### DOCUMENT SEGMENT
-- -- --
Leaders can employ blatant scapegoating for political motives, with harmful results. “When public figures, legislators, demonize certain groups of people, it plays into a narrative that results in scapegoating,” McDevitt said. Such blaming can cause hate crimes to spike, he said.
“It’s important that our leaders don’t engage in this kind of rhetoric,” he said. “It empowers people who are already biased against that group to say: ‘If I treat you differently, will anyone care? No.’ ”
Scapegoaters pick safe targets
Those who scapegoat choose targets that feel safe to blame, Stewart said. They perceive their victims as having less power. A younger sibling might become the family scapegoat, for instance. In society, victims often belong to minority groups, emboldening those who scapegoat to disrespect and dehumanize them with less fear of repercussions.
Scapegoating “gives people a sense of false empowerment and protection,” said Michi Fu, a psychologist in Southern California and board member of the Asian American Psychological Association. By creating a psychological gulf between themselves and the scapegoated group, they hope to protect themselves from a feared fate.
Because scapegoating is irrational, offenders often will target someone who happens to be nearby. It’s impossible to attack something as amorphous as a virus, so people of various races have misdirected their fear, hostility and lost sense of control by shunning, harassing and physically attacking Asian Americans who had nothing to do with starting the pandemic.
How to stop scapegoating
Because scapegoating is unconscious, it can be hard to recognize it in oneself. However, a person can start questioning to bring the problem to light.
-- -- --
### RECORDS
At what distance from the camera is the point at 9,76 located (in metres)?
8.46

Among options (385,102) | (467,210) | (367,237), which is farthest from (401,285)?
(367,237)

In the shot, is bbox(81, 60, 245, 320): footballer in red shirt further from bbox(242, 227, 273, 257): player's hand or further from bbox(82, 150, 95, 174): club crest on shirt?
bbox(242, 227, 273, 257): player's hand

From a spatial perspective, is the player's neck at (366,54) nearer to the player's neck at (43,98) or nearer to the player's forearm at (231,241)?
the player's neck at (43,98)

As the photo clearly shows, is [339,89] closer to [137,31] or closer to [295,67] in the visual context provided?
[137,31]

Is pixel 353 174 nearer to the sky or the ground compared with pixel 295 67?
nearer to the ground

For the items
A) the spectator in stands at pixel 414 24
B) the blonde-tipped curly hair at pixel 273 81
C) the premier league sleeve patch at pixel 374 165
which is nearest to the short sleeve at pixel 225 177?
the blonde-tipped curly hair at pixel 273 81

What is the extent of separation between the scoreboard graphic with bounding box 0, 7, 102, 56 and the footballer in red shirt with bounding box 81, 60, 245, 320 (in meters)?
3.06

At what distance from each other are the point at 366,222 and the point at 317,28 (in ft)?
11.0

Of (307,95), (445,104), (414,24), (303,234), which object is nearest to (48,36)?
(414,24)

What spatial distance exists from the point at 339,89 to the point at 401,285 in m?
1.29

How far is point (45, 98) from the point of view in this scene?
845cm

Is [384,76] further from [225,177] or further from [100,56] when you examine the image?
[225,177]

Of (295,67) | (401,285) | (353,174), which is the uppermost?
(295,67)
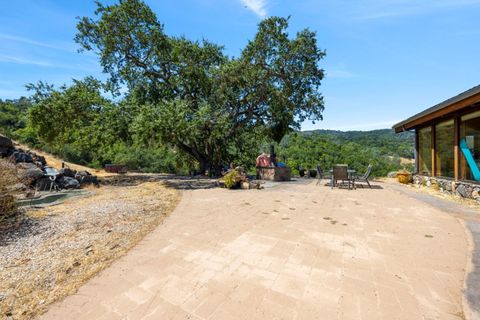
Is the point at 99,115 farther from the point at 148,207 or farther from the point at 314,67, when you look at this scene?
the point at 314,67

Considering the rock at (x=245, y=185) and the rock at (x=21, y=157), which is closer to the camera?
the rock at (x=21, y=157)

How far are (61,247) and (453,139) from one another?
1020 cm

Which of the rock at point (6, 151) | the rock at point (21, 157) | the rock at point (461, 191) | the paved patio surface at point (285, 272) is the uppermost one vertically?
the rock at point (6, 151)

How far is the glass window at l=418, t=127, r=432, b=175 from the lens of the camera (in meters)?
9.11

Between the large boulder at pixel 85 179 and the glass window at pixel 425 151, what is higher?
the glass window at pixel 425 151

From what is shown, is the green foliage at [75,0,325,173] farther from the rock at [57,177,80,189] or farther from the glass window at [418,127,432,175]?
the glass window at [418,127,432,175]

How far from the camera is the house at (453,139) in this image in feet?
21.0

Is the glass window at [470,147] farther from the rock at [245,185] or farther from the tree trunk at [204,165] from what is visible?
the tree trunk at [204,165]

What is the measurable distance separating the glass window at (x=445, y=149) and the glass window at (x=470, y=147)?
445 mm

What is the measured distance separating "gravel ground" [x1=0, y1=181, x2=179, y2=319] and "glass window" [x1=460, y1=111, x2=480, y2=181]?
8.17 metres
-- -- --
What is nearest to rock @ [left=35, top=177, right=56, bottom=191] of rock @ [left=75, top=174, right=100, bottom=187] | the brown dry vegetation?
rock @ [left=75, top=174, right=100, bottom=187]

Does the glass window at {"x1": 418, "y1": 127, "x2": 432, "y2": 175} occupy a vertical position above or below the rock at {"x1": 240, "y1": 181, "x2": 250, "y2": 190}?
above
-- -- --
### WHAT NEEDS TO BE DONE
Reproduce verbatim the part of the scapegoating text that begins with the words containing "Because scapegoating is irrational, offenders" and ends with "problem to light.".

### YOUR RESPONSE
Because scapegoating is irrational, offenders often will target someone who happens to be nearby. It’s impossible to attack something as amorphous as a virus, so people of various races have misdirected their fear, hostility and lost sense of control by shunning, harassing and physically attacking Asian Americans who had nothing to do with starting the pandemic.
How to stop scapegoating
Because scapegoating is unconscious, it can be hard to recognize it in oneself. However, a person can start questioning to bring the problem to light.